I have always been something of a hands-on intellectual adventurer. I love to learn about new subjects and new areas of human interest. Each time I have approached a new field I find the same phenomenon. Those who have been inside an industry or field – even the very best of the experts – are often blinded in some respects by their proximity to the problem and by their sense of history.
So I have approached my recent involvement in politics – which was inspired by Barack Obama’s run for President – the same way I approach all new fields of study. I jumped right in with both feet and started learning from those with greater experience. I have read pretty much every post on any blog that has an “obama” keyword. I came across Open Left just after it started and have read everything that has been posted there since that time.

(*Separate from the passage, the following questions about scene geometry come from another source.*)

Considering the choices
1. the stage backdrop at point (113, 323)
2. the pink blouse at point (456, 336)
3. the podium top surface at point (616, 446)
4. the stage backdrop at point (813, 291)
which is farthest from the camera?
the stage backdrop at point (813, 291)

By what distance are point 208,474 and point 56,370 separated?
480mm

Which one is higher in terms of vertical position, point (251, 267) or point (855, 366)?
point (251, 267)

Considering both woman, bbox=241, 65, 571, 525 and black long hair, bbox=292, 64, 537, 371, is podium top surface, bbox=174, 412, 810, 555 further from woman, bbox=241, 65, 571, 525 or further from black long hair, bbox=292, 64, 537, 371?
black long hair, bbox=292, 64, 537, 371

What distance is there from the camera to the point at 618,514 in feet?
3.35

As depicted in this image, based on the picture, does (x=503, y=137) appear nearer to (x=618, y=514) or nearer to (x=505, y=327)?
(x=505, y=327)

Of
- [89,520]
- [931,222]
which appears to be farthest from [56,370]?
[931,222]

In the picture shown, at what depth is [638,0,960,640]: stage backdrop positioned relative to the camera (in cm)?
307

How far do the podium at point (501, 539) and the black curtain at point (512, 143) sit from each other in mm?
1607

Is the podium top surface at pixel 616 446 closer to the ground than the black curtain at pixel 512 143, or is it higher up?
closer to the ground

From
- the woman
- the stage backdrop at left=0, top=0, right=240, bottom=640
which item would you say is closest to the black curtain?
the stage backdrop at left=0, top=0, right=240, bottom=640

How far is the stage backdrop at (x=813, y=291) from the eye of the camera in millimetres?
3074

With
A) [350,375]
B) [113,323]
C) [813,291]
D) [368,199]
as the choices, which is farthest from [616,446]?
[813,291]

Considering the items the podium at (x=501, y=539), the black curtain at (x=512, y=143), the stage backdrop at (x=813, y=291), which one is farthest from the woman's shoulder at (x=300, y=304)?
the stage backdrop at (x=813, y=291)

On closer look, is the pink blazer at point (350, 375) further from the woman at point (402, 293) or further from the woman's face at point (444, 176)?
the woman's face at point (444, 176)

As anyone who reads him regularly knows, Matt has only fairly recently and begrudgingly come around to the idea of Barack Obama as even potentially best Democratic candidate. I’m not sure where he currently stands but I believe it most likely that he, like kos, feels Obama may be the better candidate only because John Edwards does not have enough money to make a serious run against Hillary. So they offer only their tepid support.
So here’s what has been puzzling me as an outsider: it is clear that the leading progressive bloggers – and one must certainly view kos and Matt Stoller as among the smartest among them – are not happy with Obama. Yet, I am certain that Obama represents the vehicle for the dreams of the progressive bloggers who don’t like him too much. Why the disconnect? Why do some of the smartest people in politics not recognize what seems to me to be so obvious?

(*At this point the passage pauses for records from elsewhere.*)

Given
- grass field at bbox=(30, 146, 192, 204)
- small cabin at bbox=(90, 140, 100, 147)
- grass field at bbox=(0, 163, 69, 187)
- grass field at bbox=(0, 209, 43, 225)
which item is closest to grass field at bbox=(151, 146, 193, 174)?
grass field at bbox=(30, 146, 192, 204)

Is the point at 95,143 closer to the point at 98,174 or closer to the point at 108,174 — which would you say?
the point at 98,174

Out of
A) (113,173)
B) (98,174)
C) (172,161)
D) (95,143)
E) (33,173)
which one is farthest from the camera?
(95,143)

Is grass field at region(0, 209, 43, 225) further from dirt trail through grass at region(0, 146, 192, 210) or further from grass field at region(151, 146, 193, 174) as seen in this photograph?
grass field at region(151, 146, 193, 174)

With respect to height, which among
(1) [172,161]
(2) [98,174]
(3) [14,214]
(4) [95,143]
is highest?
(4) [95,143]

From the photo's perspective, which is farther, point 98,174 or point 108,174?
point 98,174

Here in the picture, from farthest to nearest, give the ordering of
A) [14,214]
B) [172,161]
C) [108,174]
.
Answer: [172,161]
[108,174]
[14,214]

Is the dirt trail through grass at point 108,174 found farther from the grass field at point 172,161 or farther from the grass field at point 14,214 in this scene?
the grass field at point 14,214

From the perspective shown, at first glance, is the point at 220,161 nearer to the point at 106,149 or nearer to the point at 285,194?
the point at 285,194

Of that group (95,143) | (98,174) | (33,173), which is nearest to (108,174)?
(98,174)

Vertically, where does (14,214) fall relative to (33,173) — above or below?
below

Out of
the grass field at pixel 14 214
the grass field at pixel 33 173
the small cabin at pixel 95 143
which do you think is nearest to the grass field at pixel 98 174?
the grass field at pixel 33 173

It dawned on me today that they are making two common strategic errors.
First, the strategic error of fighting the last war. If politics is a battle between two sides, then one should concentrate on maximizing advantage for one’s own side and damage to the other’s side. In the context of partisan politics this makes sense. I am sure that kos and Matt Stoller are keenly aware of all the blunders that caused their candidate to lose in the 2004 primaries and then their nominee to lose in the general election. Further, it doesn’t take much scrutiny of the current Congress’s Democratic leadership to find many serious flaws in both strategy and tactics.
So believing that Obama is merely the latest in a line of would-be generals for the current war, the Netroots see him as weak and his message of unity as one that will ultimately prove ineffectual. They bear the scars from warring against a ruthless Republican machine that has repeatedly beaten their best generals – both Gore and Kerry, not to mention Pelosi and Reid – and they fear that Obama is simply not up to the fight ahead of him. The Netroots are too concerned with tactics and battle strategy but they are missing the larger picture.
The Netroots has made the second strategic error by not sufficiently considering Grand Strategy. It is often much harder to fight an enemy in battle than it is to cut their supply lines. An enemy that has lost the will to fight can be beaten easily. Sometimes the strongest strategy is to fight on another battlefield altogether.
Consider Alexander the Great. Casual study might seem to indicate that it was superior fighting capabilities in battle that gave the Macedonian warriors their edge and that ultimately led to Alexander’s great conquest. This perspective misses Alexander’s true genius entirely.
Alexander’s genius was not in winning battles – though in this he certainly was without equal in his day – his true genius was in his mastery of Grand Strategy. As he set forth to beat his enemy Darius of Persia, Alexander realized two important facts: first, that his Persian enemies controlled the Mediterranean seas and that his land-based Macedonian army was not a match for them on the open seas; and second, that he could not afford to leave enemies to his rear so he needed to subdue the entire Persian fleet to be successful. If he did not do so, then he risked having Darius land troops to his rear thereby cutting off his supply lines.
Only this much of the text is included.